There were limitations relating to the data, as the data were from standalone primary care records with no linkage to secondary care records, meaning that the reliability of GPs’ diagnoses of endometriosis could not be assessed. However, in the authors’ experience, GP practices tend not to code such diagnoses without specialist opinion. The data were more sparse than anticipated, with only around half of cases having cardinal clinical features of endometriosis recorded prior to diagnosis. This probably reflects the limited use of symptom codes by GPs, even in this database where a reason for consultation was meant to be given for each attendance.
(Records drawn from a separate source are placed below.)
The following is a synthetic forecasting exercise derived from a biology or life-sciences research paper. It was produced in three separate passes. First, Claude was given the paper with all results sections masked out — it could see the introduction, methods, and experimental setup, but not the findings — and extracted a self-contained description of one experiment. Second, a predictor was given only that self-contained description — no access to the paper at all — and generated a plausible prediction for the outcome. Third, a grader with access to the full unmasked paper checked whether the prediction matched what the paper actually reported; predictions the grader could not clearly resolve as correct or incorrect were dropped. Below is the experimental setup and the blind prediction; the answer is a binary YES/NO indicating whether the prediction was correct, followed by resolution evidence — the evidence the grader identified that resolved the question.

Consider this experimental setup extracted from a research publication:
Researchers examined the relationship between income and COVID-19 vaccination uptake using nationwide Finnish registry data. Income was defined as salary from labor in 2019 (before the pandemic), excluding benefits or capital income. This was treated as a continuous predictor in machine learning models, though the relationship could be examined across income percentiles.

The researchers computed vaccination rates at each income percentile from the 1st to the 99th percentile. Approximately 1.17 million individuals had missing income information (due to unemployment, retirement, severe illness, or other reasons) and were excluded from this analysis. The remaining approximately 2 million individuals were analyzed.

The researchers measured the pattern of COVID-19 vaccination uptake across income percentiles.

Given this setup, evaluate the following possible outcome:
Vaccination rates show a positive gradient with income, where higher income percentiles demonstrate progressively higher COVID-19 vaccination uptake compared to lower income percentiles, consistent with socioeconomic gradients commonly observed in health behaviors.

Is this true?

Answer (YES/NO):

The rates of coding of procedures such as laparoscopy was surprisingly low; the authors suspect this is because GP practices had coded the findings of the laparoscopy rather than the procedure itself. Finally, as the duration of the database was shorter than a female’s reproductive period, a decision was made to exclude some females aged >35 years and diagnosed with endometriosis in order to maintain a focus on females for whom electronic health records were more likely to have data about earlier menstrual and related symptoms.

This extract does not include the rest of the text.